• _Exercise prompt_: Repeat each record word for word. Leave nothing out.

(Records drawn from a dataset)
****************

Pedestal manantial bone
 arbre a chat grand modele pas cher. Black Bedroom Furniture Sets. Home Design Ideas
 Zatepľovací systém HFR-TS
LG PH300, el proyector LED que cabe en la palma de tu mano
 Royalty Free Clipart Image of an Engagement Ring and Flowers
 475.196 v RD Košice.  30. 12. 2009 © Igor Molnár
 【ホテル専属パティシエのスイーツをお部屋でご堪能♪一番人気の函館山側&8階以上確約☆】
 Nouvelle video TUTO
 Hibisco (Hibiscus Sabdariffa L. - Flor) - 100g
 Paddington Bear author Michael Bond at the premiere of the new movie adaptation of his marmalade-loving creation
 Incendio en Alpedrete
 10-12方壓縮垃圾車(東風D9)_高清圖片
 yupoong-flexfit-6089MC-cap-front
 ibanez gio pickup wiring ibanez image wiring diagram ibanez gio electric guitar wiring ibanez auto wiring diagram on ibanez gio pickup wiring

****************

• _Solution for this problem_:
Pedestal manantial bone
 arbre a chat grand modele pas cher. Black Bedroom Furniture Sets. Home Design Ideas
 Zatepľovací systém HFR-TS
LG PH300, el proyector LED que cabe en la palma de tu mano
 Royalty Free Clipart Image of an Engagement Ring and Flowers
 475.196 v RD Košice.  30. 12. 2009 © Igor Molnár
 【ホテル専属パティシエのスイーツをお部屋でご堪能♪一番人気の函館山側&8階以上確約☆】
 Nouvelle video TUTO
 Hibisco (Hibiscus Sabdariffa L. - Flor) - 100g
 Paddington Bear author Michael Bond at the premiere of the new movie adaptation of his marmalade-loving creation
 Incendio en Alpedrete
 10-12方壓縮垃圾車(東風D9)_高清圖片
 yupoong-flexfit-6089MC-cap-front
 ibanez gio pickup wiring ibanez image wiring diagram ibanez gio electric guitar wiring ibanez auto wiring diagram on ibanez gio pickup wiring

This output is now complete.